[start of Records for the exercise]

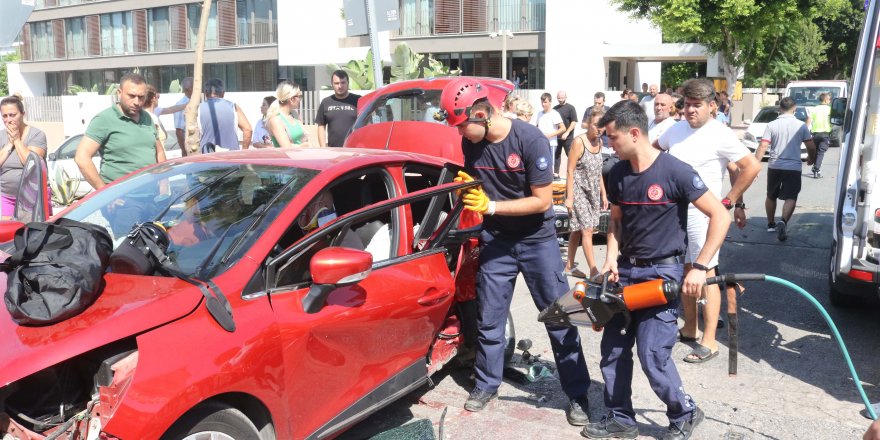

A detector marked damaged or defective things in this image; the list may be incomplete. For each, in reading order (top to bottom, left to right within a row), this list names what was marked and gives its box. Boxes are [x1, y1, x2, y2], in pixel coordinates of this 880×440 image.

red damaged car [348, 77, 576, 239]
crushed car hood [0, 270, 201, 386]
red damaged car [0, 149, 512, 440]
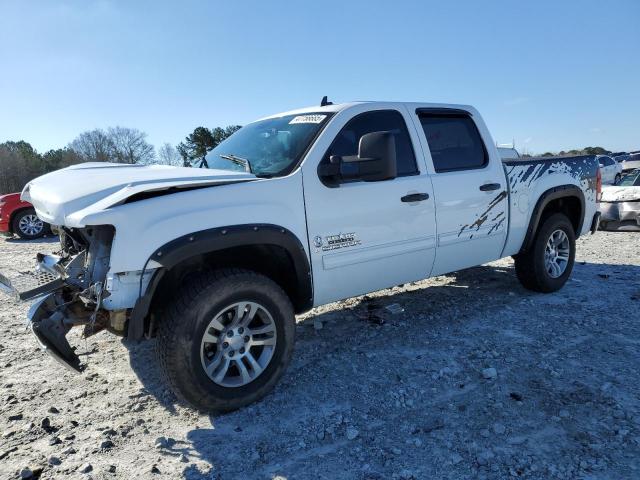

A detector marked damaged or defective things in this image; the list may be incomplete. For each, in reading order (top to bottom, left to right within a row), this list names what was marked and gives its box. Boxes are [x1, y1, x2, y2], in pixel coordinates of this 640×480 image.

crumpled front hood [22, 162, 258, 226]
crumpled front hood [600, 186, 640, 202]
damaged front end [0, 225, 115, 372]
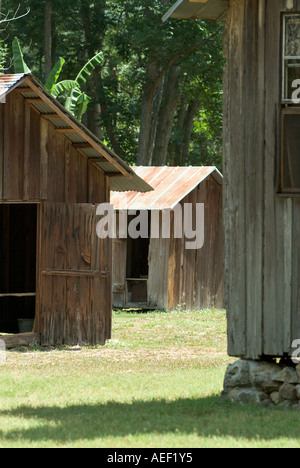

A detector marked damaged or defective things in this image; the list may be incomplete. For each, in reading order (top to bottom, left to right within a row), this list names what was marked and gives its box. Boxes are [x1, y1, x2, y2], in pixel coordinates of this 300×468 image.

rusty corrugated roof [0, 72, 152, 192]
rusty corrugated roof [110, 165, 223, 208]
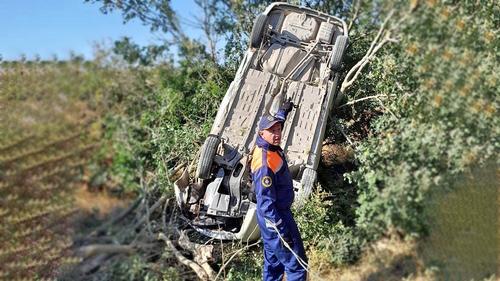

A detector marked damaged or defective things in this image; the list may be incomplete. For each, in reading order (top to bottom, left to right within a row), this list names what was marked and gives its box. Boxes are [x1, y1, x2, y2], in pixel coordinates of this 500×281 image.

[end of Records for the exercise]

# Exercise task:
Format the rows from their beginning through the line containing "red damaged car [0, 149, 512, 440]", inclusive, as a numbered list. Skip blank lines and leave out the pictures.

# Final result:
1. A detector marked damaged or defective things in this image; the list may be incomplete. For each, in reading order (top to bottom, left to right within a row), this list names what was marked and gives its box. Boxes are [x1, y1, x2, y2], in pixel coordinates of this 880×440 image.
2. red damaged car [348, 77, 576, 239]
3. crushed car hood [0, 270, 201, 386]
4. red damaged car [0, 149, 512, 440]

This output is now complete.